Brew Day: Blonde Ale and American Rye (Beers #37 & 38)

September 3, 2012 by Jack

Today I knocked out my first double brew day. I started by kegging the American Amber I brewed two weeks ago and harvesting the yeast to use in today’s batches.

This was my first attempt at reusing yeast, as well. I added a quart and a half of boiled & cooled distilled water to the carboy after racking off all the beer and swirled it up to get all the yeast & trub into suspension. I divided the slurry into two sanitized quart-sized mason jars and let it stratify while I got on with the brewing. Later in the day I decanted the yeast layer from each jar into three pint-sized mason jars, leaving the trub layer behind. I ended up pitching one and a half pints of yeast slurry into each batch I brewed. Perhaps I over-pitched, but I doubt it.

As for the beers I brewed today…

I started out with the Blonde Ale recipe from Brewing Classic Styles. I didn’t have enough US 2-row, so I made it with Maris Otter.

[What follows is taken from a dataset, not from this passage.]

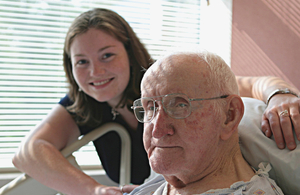 Older man in hospital with young relative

I imagine this will have a significant impact on such a simple recipe (It’s just base malt & half a pound of Crystal 20), but I think it should be delicious nonetheless.

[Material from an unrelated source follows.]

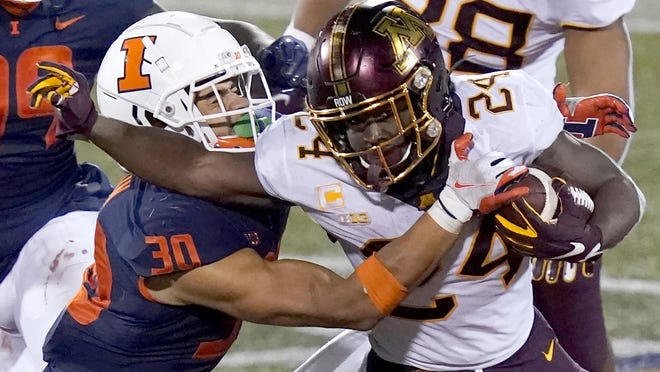Minnesota running back Mohamed Ibrahim (24) carries the ball against Illinois defender Sydney Brown on Saturday in Champaign, Ill.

While I was sparging the Blonde Ale I began heating strike water for the Rye Beer. I timed it so that I could clean out the mash tun and dough in the next batch as soon as all the first batch’s wort was collected.

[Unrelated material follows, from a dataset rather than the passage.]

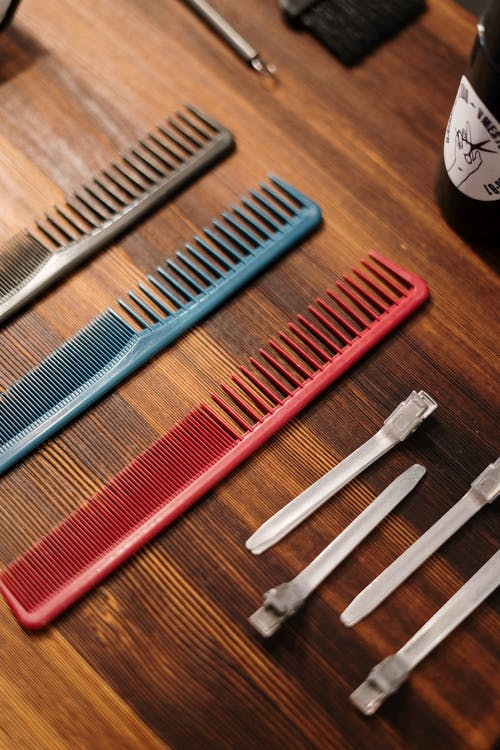 Red Hair Comb on Brown Wooden Table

The rye recipe is based on the one from Brewing Classic Syles, but altered significantly from the last time I brewed it. Previous recipe:

– 6 lb US 2-row
– 3 lb, 12 oz Weyermann Rye Malt
– 3 lb White Wheat Malt
– 23 IBUs Willamette at 60 min
– 9g Willamette at 0 min
– 9g Centennial at 0 min
– Wyeast 1010 American Wheat Yeast

This time around:

– 6 lb US 2-row
– 6 lb Briess Rye Malt
– 1 lb Red Wheat Malt
– 24 IBUs Willamette at 60 min
– 15g Centennial at 0 min
– 10g Willamette at 0 min
– Wyeast 1056 American Ale Yeast

The last time I made the Rye Beer I felt that it did not have enough rye flavor. I said next time I’d either switch from Weyermann to Briess rye malt or use more of it and less wheat. I decided to do both. I also upped the late hopping a bit to give the beer a bit more interest. As for the yeast change, I just didn’t feel like buying special yeast for such a simple beer. Maybe a Kolsch yeast would bring out the rye character more, but that experiment can be done some other time. I did notice a massive improvement in rye aroma over the last batch. The wort smelled like rye bread (without caraway seeds).

These are simple beers and should be ready to drink in three weeks or less. I’m looking forward to both of them.